Die Blumen auf dem Grab sind verwelkt und vertrocknet. Der Sarg unter der Erde ist ein Kindersarg, und allein die Tatsache, dass es einen Markt für Kindersärge gibt, zeigt, wie sehr diese Welt im Arsch ist – und für einen ganz kurzen Moment denke ich darüber nach, in was für einem Zustand sich der Sarg wohl befindet, ob er eingedrückt und beschädigt ist wie das Exemplar, das vorhin ausgegraben wurde, oder ob er aufgrund seiner geringen Grö ße dem Gewicht der Erde standhalten konnte. Dann frage ich mich, ob sie überhaupt drinliegt.
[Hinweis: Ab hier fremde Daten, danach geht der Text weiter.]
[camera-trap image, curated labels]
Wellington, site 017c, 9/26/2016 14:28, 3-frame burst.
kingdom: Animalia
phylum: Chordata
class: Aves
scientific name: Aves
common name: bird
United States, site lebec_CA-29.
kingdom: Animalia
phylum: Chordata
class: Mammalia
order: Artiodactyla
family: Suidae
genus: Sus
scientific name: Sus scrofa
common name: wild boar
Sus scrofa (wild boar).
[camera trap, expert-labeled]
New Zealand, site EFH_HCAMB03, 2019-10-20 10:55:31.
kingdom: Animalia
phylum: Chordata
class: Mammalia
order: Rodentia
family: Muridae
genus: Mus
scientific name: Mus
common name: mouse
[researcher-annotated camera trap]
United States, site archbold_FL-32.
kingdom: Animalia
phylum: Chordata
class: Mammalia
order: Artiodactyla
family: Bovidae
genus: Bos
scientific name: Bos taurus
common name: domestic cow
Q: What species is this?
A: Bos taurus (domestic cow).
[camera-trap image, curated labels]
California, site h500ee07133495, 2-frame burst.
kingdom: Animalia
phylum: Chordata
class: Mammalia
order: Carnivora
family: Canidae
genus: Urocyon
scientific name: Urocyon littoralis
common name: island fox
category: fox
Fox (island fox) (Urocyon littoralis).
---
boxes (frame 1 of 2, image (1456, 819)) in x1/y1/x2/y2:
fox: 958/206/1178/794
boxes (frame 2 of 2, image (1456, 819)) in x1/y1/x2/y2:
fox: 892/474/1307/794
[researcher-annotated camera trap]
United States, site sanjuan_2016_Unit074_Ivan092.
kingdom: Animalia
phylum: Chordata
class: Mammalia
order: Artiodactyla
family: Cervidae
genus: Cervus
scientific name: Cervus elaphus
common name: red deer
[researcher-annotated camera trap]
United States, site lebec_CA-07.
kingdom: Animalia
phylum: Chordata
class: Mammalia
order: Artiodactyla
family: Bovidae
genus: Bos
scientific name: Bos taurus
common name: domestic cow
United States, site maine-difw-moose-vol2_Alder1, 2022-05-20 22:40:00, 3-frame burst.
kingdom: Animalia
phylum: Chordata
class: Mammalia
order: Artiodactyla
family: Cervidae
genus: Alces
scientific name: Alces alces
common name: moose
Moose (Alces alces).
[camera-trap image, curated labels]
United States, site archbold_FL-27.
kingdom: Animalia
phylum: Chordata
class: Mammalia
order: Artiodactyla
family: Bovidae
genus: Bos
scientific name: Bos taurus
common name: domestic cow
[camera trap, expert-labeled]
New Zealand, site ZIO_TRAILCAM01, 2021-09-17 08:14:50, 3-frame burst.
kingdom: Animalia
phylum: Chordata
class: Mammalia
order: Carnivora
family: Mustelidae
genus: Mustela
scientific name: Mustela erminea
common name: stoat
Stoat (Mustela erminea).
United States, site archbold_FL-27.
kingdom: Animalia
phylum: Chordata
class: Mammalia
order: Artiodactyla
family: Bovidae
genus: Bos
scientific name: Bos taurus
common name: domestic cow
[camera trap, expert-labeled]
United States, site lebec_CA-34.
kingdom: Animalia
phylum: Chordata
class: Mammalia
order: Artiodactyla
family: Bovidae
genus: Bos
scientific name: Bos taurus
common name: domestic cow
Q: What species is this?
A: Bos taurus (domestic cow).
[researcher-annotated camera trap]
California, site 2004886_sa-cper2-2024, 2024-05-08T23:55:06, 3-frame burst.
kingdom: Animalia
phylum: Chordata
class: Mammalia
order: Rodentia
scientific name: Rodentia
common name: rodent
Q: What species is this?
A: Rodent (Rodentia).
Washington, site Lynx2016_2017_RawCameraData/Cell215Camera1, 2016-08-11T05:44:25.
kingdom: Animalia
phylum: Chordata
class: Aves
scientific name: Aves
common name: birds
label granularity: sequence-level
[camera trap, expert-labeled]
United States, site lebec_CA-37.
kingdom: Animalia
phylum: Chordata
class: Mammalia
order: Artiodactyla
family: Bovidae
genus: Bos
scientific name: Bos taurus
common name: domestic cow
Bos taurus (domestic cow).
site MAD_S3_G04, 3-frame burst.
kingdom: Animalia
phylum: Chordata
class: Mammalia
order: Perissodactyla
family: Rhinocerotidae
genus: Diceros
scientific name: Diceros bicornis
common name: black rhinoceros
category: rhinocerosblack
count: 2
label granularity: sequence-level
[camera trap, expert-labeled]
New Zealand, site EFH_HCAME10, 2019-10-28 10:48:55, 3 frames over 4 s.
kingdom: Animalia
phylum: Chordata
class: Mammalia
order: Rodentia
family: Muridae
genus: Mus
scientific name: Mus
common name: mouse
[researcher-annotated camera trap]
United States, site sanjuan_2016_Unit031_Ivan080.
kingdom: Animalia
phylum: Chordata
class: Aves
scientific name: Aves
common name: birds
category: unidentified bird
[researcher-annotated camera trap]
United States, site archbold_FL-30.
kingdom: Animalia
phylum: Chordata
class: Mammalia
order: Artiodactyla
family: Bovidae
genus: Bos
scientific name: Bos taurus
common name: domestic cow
Ich verzichte darauf, Emily von meinem Tag zu erzählen, denn sie kann mich nicht hören. Emily ist tot, und keine meiner romantischen Vorstellungen aus dem »Todeshafen« reichen bis hierher.
Ich gehe Richtung See und bleibe neben dem Absperrband stehen. Es scheint, dass die Firma, die dieses Zeug produziert, um mit der Kriminalitätsrate in Christchurch mitzuhalten, die Rolle jedes Jahr um eine weitere Meile verlängern muss. Ein gutes Jahr für sie bedeutet ein schlechtes Jahr für uns.
Der Tatort hat Ähnlichkeit mit einer archäologischen Ausgrabungsstätte. Inzwischen stehen mehr Kräne und Laster herum als vorhin. An der Außenseite der Zelte hängen helle Lichterketten, als würde inmitten des ganzen Treibens ein Festumzug stattfinden – nur dass die Teilnehmer Frauen und Männer in verschiedenfarbigen Overalls sind, die hin und her laufen und den Tod anhand von diversen Proben katalogisieren. Irgendwo erhebt sich ein Hügel Erde neben einem weiteren Grab, das geöffnet wurde. Ich danke Gott, dass Emily weitab vom Tatort liegt; und dann verfluche ich ihn, weil ich sie überhaupt erst beerdigen musste. Erst danach wird mir die Ironie meiner Aussage bewusst, denn ich weiß, dass es wahrscheinlich keinen Gott gibt. Wenn doch, dann hat er diese Stadt vor langer Zeit im Stich gelassen.
Ich will gerade unter dem Absperrband durchtauchen, als ein Polizist, der vorhin noch nicht da war, auf mich zukommt und mir erklärt, dass hier für mich Schluss ist.
»Ich will nur wissen, wie’s läuft«, sage ich.